Entries provided:
------------------------------------
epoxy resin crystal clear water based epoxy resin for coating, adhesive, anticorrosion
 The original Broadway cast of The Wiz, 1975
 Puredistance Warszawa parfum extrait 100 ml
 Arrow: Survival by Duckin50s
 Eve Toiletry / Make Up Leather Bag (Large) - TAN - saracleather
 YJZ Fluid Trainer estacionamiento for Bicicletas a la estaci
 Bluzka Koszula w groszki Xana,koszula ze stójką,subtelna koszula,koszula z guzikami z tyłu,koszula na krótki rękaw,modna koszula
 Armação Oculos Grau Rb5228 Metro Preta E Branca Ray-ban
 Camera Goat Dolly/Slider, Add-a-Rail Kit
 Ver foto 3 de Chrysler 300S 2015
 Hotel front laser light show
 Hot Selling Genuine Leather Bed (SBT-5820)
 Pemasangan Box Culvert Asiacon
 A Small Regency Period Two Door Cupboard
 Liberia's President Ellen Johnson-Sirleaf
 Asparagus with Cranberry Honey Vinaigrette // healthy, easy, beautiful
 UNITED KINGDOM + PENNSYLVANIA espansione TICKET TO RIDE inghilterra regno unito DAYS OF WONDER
------------------------------------
Set down each line exactly as it appears in the data.

epoxy resin crystal clear water based epoxy resin for coating, adhesive, anticorrosion
 The original Broadway cast of The Wiz, 1975
 Puredistance Warszawa parfum extrait 100 ml
 Arrow: Survival by Duckin50s
 Eve Toiletry / Make Up Leather Bag (Large) - TAN - saracleather
 YJZ Fluid Trainer estacionamiento for Bicicletas a la estaci
 Bluzka Koszula w groszki Xana,koszula ze stójką,subtelna koszula,koszula z guzikami z tyłu,koszula na krótki rękaw,modna koszula
 Armação Oculos Grau Rb5228 Metro Preta E Branca Ray-ban
 Camera Goat Dolly/Slider, Add-a-Rail Kit
 Ver foto 3 de Chrysler 300S 2015
 Hotel front laser light show
 Hot Selling Genuine Leather Bed (SBT-5820)
 Pemasangan Box Culvert Asiacon
 A Small Regency Period Two Door Cupboard
 Liberia's President Ellen Johnson-Sirleaf
 Asparagus with Cranberry Honey Vinaigrette // healthy, easy, beautiful
 UNITED KINGDOM + PENNSYLVANIA espansione TICKET TO RIDE inghilterra regno unito DAYS OF WONDER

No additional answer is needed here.